I rated Lowe well enough to be an AB. Remember we were picking the likes of George Bridge above such players so theres no disputing a lot of bad decisions have been made by those last two coaches. Does a team like the ABs need a finicky winger who you have to adapt and change a lot of your style with to get benefit from? No, not really. But he still would have been a basic improvement on players like even Savea at the tail of his career, Bridge, and could even have converted into the answer of replacing Beauden at the back. Instead we persisted with NMS, Naholo, Havili, Reece, all players we would have cared even less about losing and all because Rieko had Lowe's number 11 jersey nailed down.


He was of course only 23 when he decided to leave, it was back in the beggining of the period they had started retaining players (from 2018 onwards I think, they came out saying theyre going to be more aggressive at some point). So he might, all of them, only just missed out.


The main point that Ed made is that situations like Lowe's, Aki's, JGP's, aren't going to happen in future. That's a bit of a "NZ" only problem, because those players need to reach such a high standard to be chosen by the All Blacks, were as a country like Ireland wants them a lot earlier like that. This is basically the 'ready in 3 years' concept Ireland relied on, versus the '5 years and they've left' concept' were that player is now ready to be chosen by the All Blacks (given a contract to play Super, ala SBW, and hopefully Manu).
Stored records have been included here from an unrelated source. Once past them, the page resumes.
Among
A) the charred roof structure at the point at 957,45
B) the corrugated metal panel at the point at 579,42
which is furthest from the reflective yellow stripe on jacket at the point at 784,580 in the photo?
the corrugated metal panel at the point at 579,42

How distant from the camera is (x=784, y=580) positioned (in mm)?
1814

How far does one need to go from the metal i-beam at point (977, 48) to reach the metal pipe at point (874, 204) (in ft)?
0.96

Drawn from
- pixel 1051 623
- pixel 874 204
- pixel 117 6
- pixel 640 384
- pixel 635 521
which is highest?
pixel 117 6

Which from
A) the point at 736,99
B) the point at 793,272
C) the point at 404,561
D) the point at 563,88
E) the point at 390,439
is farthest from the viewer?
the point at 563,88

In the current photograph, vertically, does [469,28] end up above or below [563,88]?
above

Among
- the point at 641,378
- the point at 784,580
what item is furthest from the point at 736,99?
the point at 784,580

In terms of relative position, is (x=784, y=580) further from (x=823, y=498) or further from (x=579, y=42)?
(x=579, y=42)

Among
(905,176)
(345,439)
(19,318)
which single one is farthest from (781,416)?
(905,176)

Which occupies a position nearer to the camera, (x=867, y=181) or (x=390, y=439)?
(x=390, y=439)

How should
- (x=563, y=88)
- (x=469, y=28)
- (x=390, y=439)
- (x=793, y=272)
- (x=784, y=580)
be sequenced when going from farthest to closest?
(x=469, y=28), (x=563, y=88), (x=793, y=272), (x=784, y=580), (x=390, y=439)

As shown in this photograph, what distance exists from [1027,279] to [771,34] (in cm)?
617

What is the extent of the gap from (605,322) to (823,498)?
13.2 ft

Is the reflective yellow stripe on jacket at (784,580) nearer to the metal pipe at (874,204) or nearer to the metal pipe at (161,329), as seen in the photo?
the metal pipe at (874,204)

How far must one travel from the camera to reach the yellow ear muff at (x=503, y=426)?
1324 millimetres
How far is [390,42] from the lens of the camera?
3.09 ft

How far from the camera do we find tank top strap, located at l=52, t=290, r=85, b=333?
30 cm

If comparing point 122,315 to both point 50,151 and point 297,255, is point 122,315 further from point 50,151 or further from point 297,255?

The 'mercenary' thing that will take longer to expire, and which I was referring to, is the grandparents rule. The new kids coming through now aren't going to have as many gp born overseas, so the amount of players that can leave with a prospect of International rugby offer are going to drop dramatically at some point. All these kiwi fellas playing for a PI, is going to stop sadly.


The new era problem that will replace those old concerns is now French and Japanese clubs (doing the same as NRL teams have done for decades by) picking kids out of school. The problem here is not so much a national identity one, than it is a farm system where 9 in 10 players are left with nothing. A stunted education and no support in a foreign country (well they'll get kicked out of those countries were they don't in Australia).


It's the same sort of situation were NZ would be the big guy, but there weren't many downsides with it. The only one I can think was brought up but a poster on this site, I can't recall who it was, but he seemed to know a lot of kids coming from the Islands weren't really given the capability to fly back home during school xms holidays etc. That is probably something that should be fixed by the union. Otherwise getting someone like Fakatava over here for his last year of school definitely results in NZ being able to pick the cherries off the top but it also allows that player to develop and be able to represent Tonga and under age and possibly even later in his career. Where as a kid being taken from NZ is arguably going to be worse off in every respect other than perhaps money. Not going to develop as a person, not going to develop as a player as much, so I have a lotof sympathy for NZs case that I don't include them in that group but I certainly see where you're coming from and it encourages other countries to think they can do the same while not realising they're making a much worse experience/situation.